▸ Work to complete:
Reproduce all entries word for word.

▸ Material shown:

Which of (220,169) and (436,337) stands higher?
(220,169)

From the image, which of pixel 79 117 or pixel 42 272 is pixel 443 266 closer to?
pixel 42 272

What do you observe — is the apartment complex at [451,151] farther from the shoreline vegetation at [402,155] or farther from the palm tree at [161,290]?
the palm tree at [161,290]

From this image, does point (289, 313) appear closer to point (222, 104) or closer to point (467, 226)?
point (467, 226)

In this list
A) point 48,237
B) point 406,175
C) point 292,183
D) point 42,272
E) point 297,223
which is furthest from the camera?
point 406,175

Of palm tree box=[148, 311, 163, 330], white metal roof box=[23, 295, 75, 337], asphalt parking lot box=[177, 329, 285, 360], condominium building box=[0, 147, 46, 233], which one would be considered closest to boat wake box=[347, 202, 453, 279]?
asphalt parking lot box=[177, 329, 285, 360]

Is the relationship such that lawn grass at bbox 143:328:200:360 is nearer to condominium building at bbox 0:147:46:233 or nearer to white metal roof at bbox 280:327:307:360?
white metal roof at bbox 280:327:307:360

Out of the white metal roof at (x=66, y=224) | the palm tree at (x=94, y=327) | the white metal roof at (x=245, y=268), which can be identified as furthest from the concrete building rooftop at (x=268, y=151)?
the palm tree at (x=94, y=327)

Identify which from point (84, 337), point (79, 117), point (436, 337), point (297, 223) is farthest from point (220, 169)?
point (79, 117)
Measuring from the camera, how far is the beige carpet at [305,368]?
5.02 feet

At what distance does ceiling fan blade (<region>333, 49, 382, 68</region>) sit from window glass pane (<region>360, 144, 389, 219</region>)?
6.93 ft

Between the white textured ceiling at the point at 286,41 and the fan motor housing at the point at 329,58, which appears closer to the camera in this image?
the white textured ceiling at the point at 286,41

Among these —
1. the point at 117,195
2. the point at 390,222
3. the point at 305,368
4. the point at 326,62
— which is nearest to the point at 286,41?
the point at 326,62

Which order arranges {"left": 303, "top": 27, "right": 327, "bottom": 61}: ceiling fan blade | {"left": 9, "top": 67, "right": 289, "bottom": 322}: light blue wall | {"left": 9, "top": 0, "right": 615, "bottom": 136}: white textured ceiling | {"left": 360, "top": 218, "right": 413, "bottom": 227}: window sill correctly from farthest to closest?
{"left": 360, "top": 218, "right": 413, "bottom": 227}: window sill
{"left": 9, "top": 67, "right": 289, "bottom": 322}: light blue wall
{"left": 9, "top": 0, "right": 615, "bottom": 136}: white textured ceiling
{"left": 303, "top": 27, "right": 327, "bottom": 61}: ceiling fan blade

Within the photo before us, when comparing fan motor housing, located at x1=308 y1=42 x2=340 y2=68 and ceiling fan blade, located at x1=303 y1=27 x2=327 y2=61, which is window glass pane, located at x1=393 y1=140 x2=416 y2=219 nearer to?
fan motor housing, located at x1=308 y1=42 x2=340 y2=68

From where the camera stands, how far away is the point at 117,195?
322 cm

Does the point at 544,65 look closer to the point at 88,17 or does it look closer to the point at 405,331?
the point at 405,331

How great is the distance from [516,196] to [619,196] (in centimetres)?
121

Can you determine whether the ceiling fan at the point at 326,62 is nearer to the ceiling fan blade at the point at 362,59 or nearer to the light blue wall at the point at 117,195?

▸ Full answer:
Which of (220,169) and (436,337) stands higher?
(220,169)

From the image, which of pixel 79 117 or pixel 42 272 is pixel 443 266 closer to?
pixel 42 272

What do you observe — is the apartment complex at [451,151] farther from the shoreline vegetation at [402,155] or farther from the palm tree at [161,290]?
the palm tree at [161,290]

From this image, does point (289, 313) appear closer to point (222, 104) or closer to point (467, 226)?
point (467, 226)

In this list
A) point 48,237
B) point 406,175
C) point 292,183
D) point 42,272
E) point 297,223
which is furthest from the camera?
point 406,175

Of palm tree box=[148, 311, 163, 330], white metal roof box=[23, 295, 75, 337], asphalt parking lot box=[177, 329, 285, 360], condominium building box=[0, 147, 46, 233], which one would be considered closest to boat wake box=[347, 202, 453, 279]?
asphalt parking lot box=[177, 329, 285, 360]

Is the relationship such that lawn grass at bbox 143:328:200:360 is nearer to condominium building at bbox 0:147:46:233 or nearer to white metal roof at bbox 280:327:307:360?
white metal roof at bbox 280:327:307:360

Out of the white metal roof at (x=66, y=224) | the palm tree at (x=94, y=327) | the white metal roof at (x=245, y=268), which can be identified as furthest from the concrete building rooftop at (x=268, y=151)?
the palm tree at (x=94, y=327)

Identify which from point (84, 337), point (79, 117), point (436, 337), point (297, 223) is farthest from point (220, 169)?
point (79, 117)
Measuring from the camera, how far is the beige carpet at [305,368]?
5.02 feet

At what distance does ceiling fan blade (<region>333, 49, 382, 68</region>) sit from window glass pane (<region>360, 144, 389, 219</region>)?
6.93 ft

Between the white textured ceiling at the point at 286,41 and the fan motor housing at the point at 329,58, which appears closer to the camera in this image?
the white textured ceiling at the point at 286,41

Among these —
1. the point at 117,195
2. the point at 390,222
3. the point at 305,368
4. the point at 326,62
— which is nearest to the point at 286,41?
the point at 326,62

Which order arranges {"left": 303, "top": 27, "right": 327, "bottom": 61}: ceiling fan blade | {"left": 9, "top": 67, "right": 289, "bottom": 322}: light blue wall | {"left": 9, "top": 0, "right": 615, "bottom": 136}: white textured ceiling | {"left": 360, "top": 218, "right": 413, "bottom": 227}: window sill correctly from farthest to closest?
{"left": 360, "top": 218, "right": 413, "bottom": 227}: window sill
{"left": 9, "top": 67, "right": 289, "bottom": 322}: light blue wall
{"left": 9, "top": 0, "right": 615, "bottom": 136}: white textured ceiling
{"left": 303, "top": 27, "right": 327, "bottom": 61}: ceiling fan blade

Within the photo before us, when comparing fan motor housing, located at x1=308 y1=42 x2=340 y2=68 and ceiling fan blade, located at x1=303 y1=27 x2=327 y2=61, which is window glass pane, located at x1=393 y1=140 x2=416 y2=219 nearer to?
fan motor housing, located at x1=308 y1=42 x2=340 y2=68

From where the camera stands, how far away is the point at 117,195?
322 cm

Does the point at 544,65 look closer to the point at 88,17 or does it look closer to the point at 405,331?
the point at 405,331

How great is the distance from [516,196] to [619,196] (in centimetres)?
121

Can you determine whether the ceiling fan at the point at 326,62 is nearer to the ceiling fan blade at the point at 362,59 or nearer to the light blue wall at the point at 117,195?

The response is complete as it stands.